= Beginning of Section =
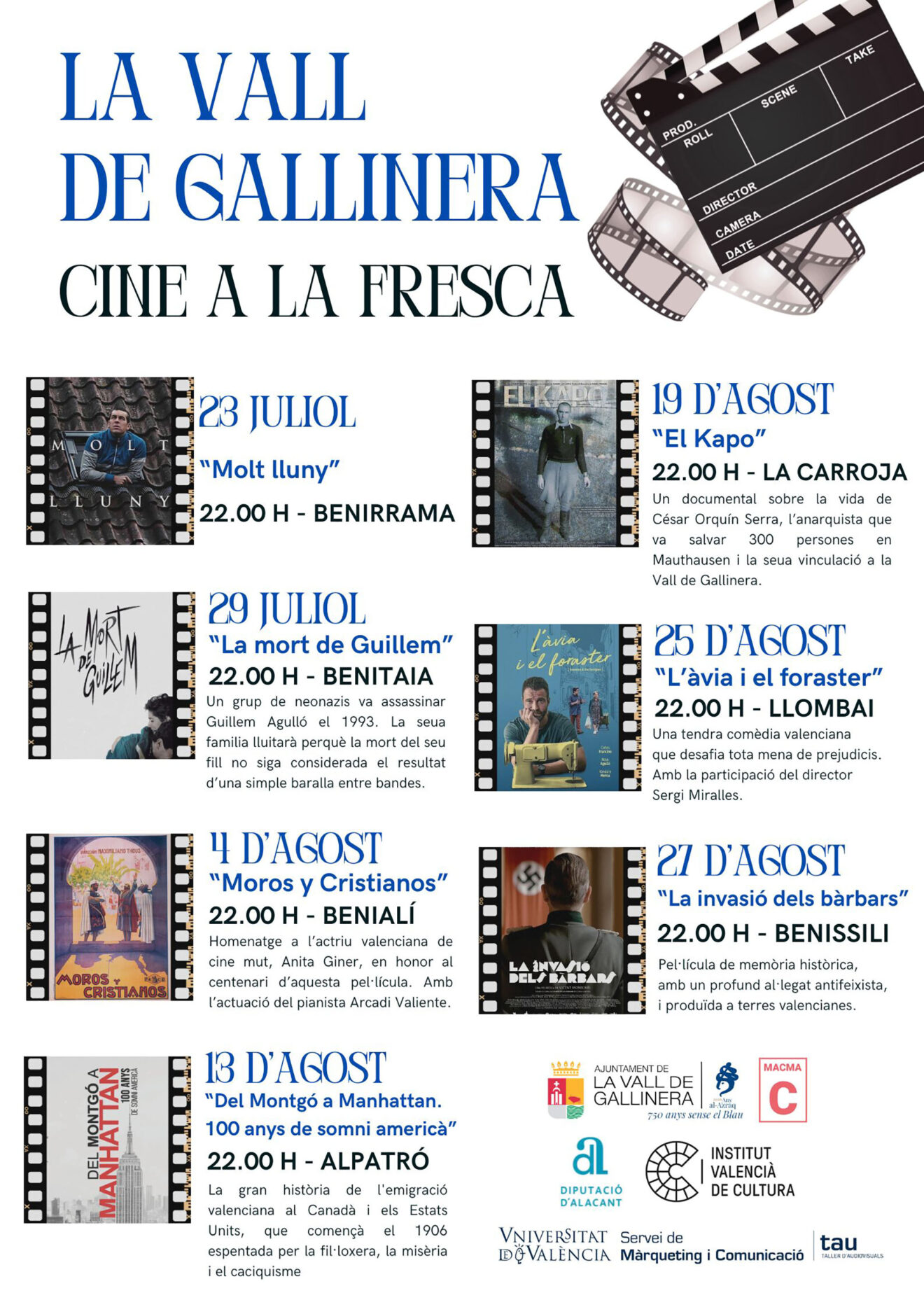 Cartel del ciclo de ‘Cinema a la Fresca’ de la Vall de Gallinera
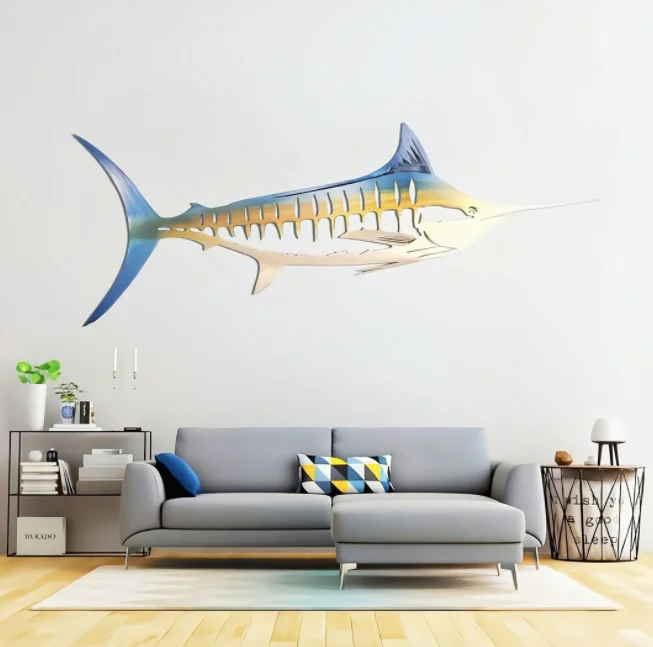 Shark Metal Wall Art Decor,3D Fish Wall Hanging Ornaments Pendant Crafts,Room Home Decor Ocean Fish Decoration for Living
= End of Section =
= Beginning of Section =
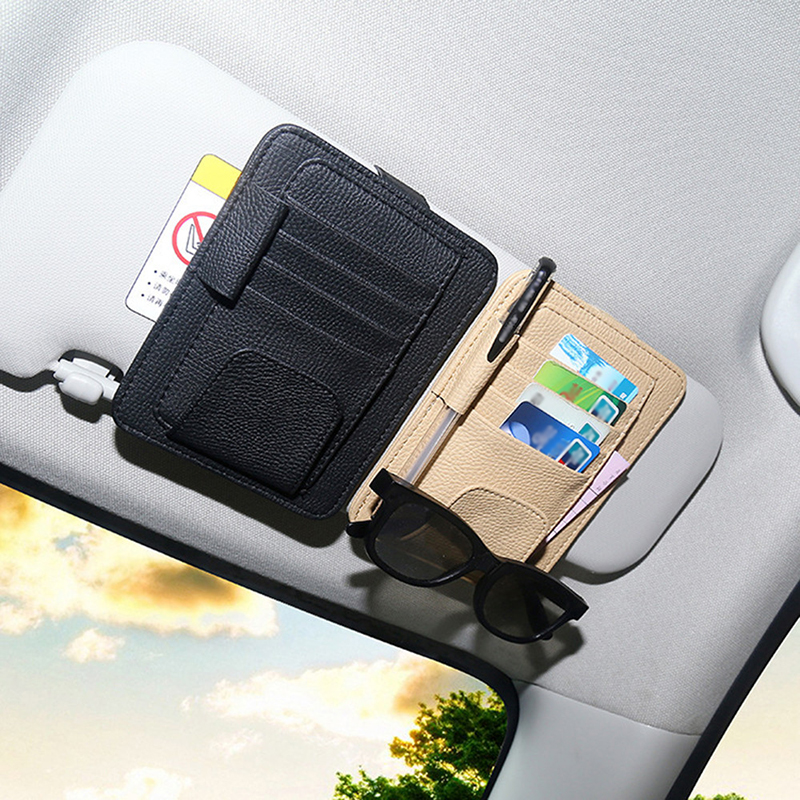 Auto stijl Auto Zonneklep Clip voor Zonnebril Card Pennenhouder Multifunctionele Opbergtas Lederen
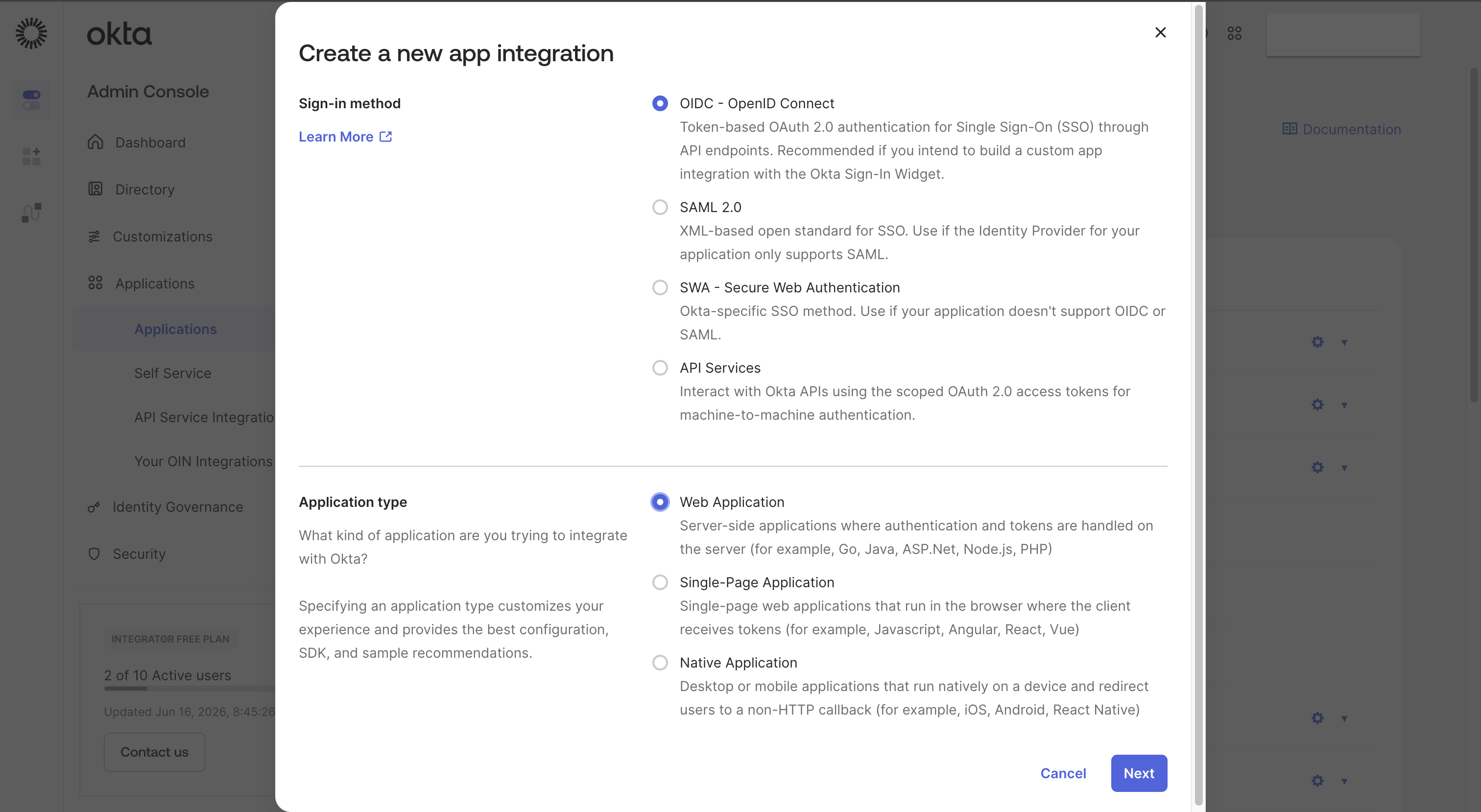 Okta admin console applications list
= End of Section =
= Beginning of Section =
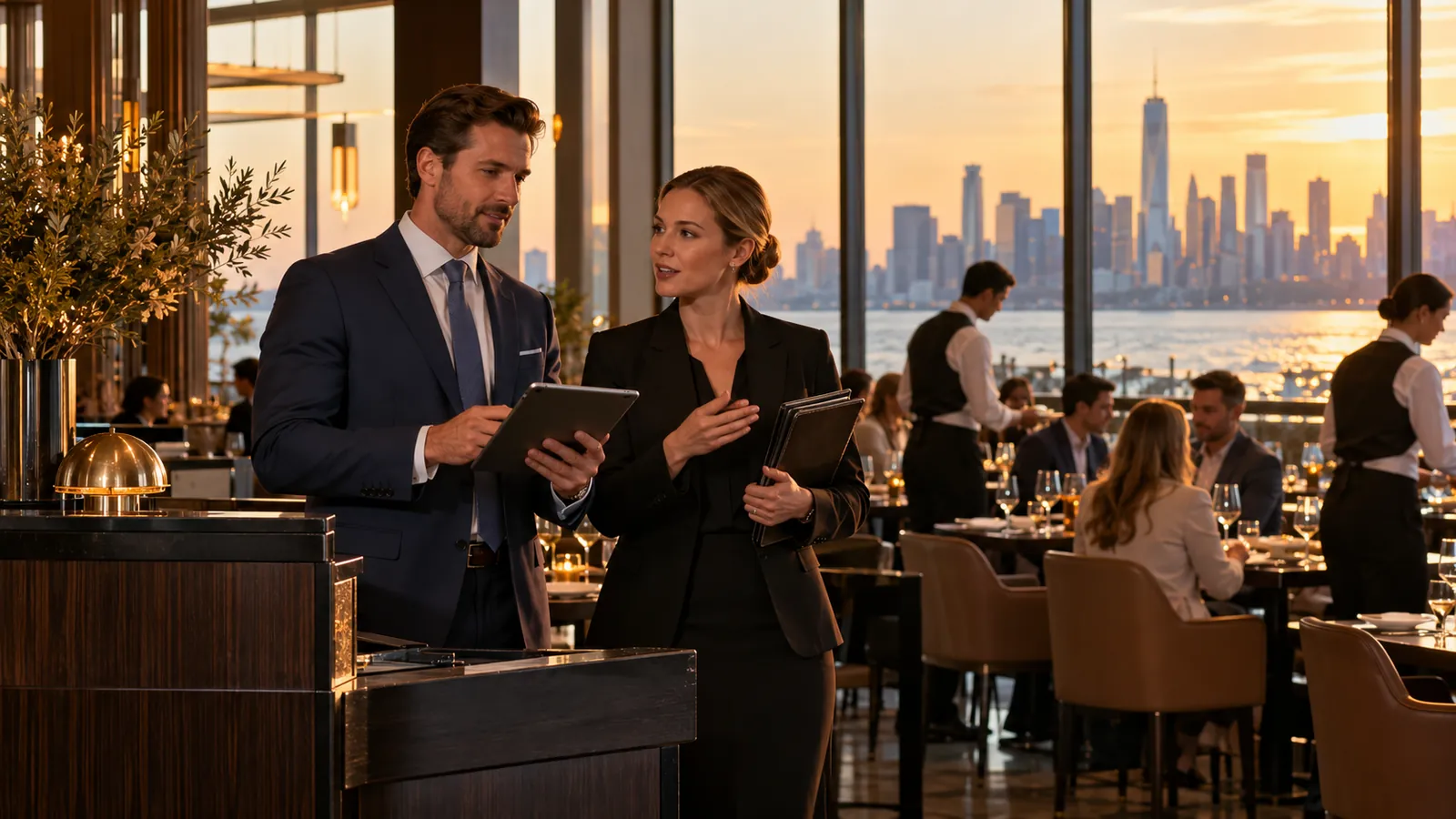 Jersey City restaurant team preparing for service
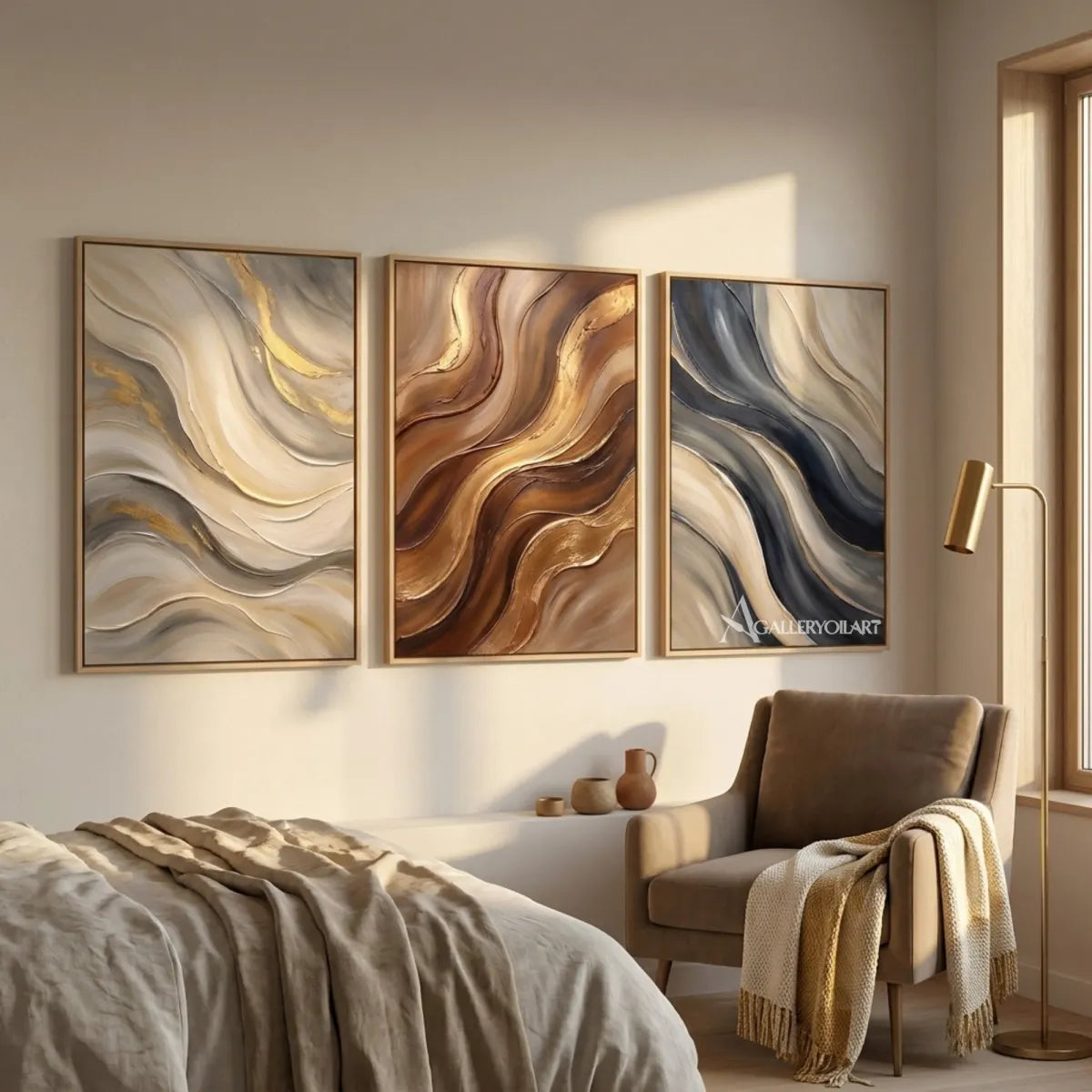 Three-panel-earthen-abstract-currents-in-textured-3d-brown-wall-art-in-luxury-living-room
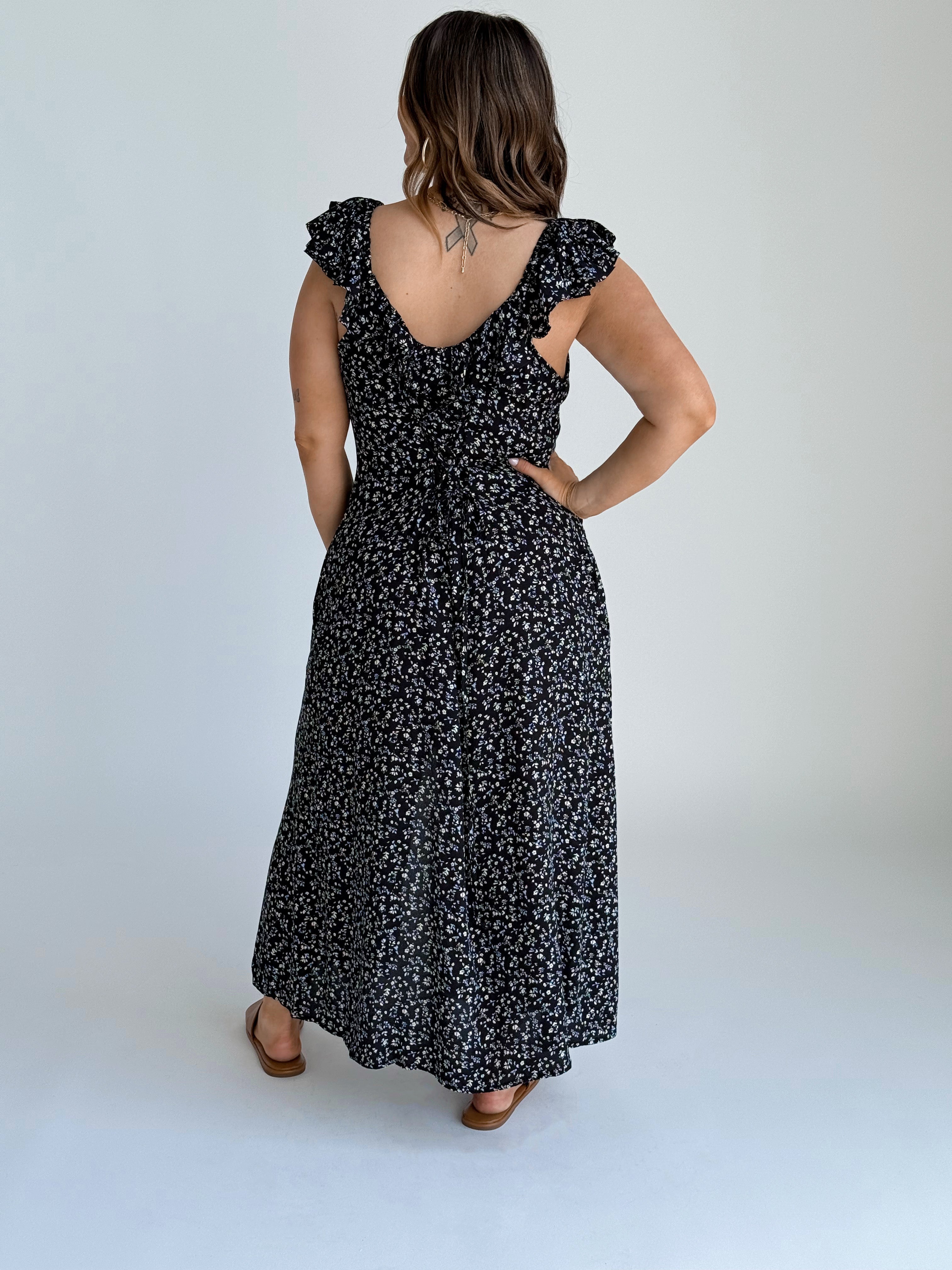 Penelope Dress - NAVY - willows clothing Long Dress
= End of Section =
● Exercise description:
Reproduce the entries exactly, from the line with "Auto stijl Auto" to the line with "Okta admin console applications list", both lines included, keeping no pictures.

● Result of this task:
 Auto stijl Auto Zonneklep Clip voor Zonnebril Card Pennenhouder Multifunctionele Opbergtas Lederen
 Okta admin console applications list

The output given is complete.